■ **Required action**
Filter the lines below, keeping each one that holds "from".

BEGIN Dataset excerpts

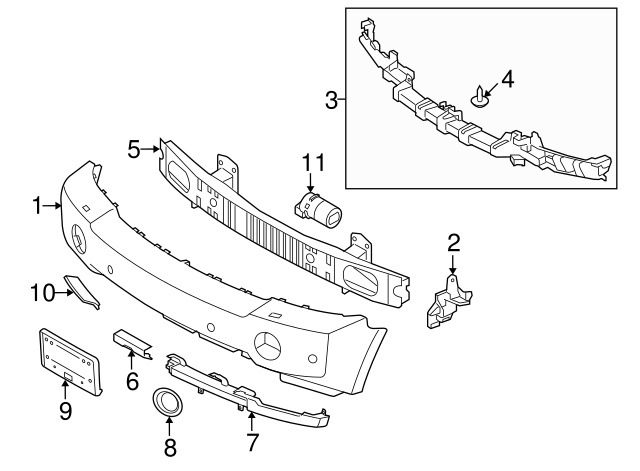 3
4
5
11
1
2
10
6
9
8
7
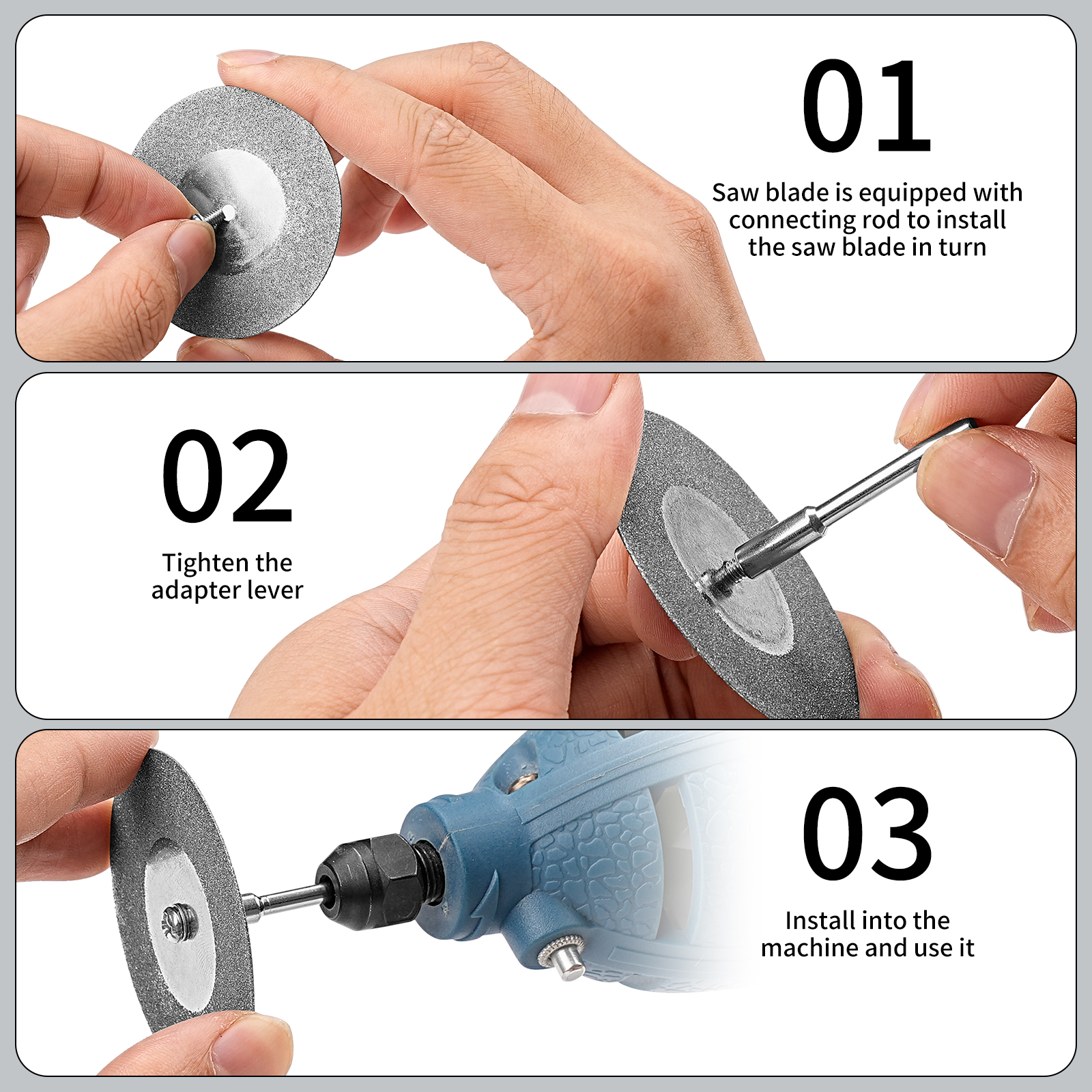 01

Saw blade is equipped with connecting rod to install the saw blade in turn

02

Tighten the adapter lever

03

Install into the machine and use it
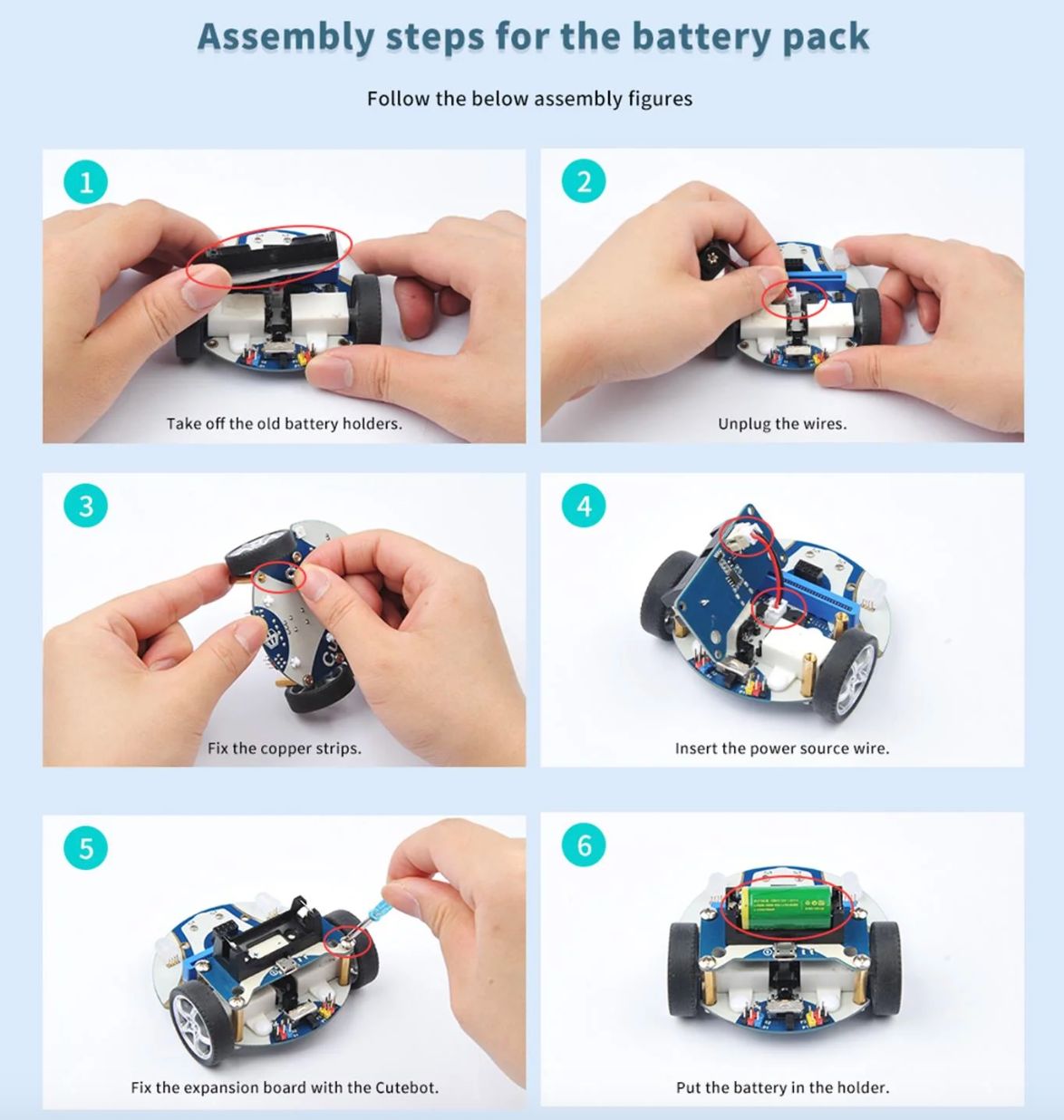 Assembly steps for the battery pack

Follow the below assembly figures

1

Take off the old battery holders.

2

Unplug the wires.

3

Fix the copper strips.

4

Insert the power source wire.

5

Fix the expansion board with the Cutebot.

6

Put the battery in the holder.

END Dataset excerpts
BEGIN Dataset excerpts

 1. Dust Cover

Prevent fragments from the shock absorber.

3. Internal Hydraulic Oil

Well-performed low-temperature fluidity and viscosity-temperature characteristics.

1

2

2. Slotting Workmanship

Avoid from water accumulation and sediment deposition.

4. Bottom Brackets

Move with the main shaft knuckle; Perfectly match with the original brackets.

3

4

END Dataset excerpts

■ **Solved problem**
Prevent fragments from the shock absorber.
Avoid from water accumulation and sediment deposition.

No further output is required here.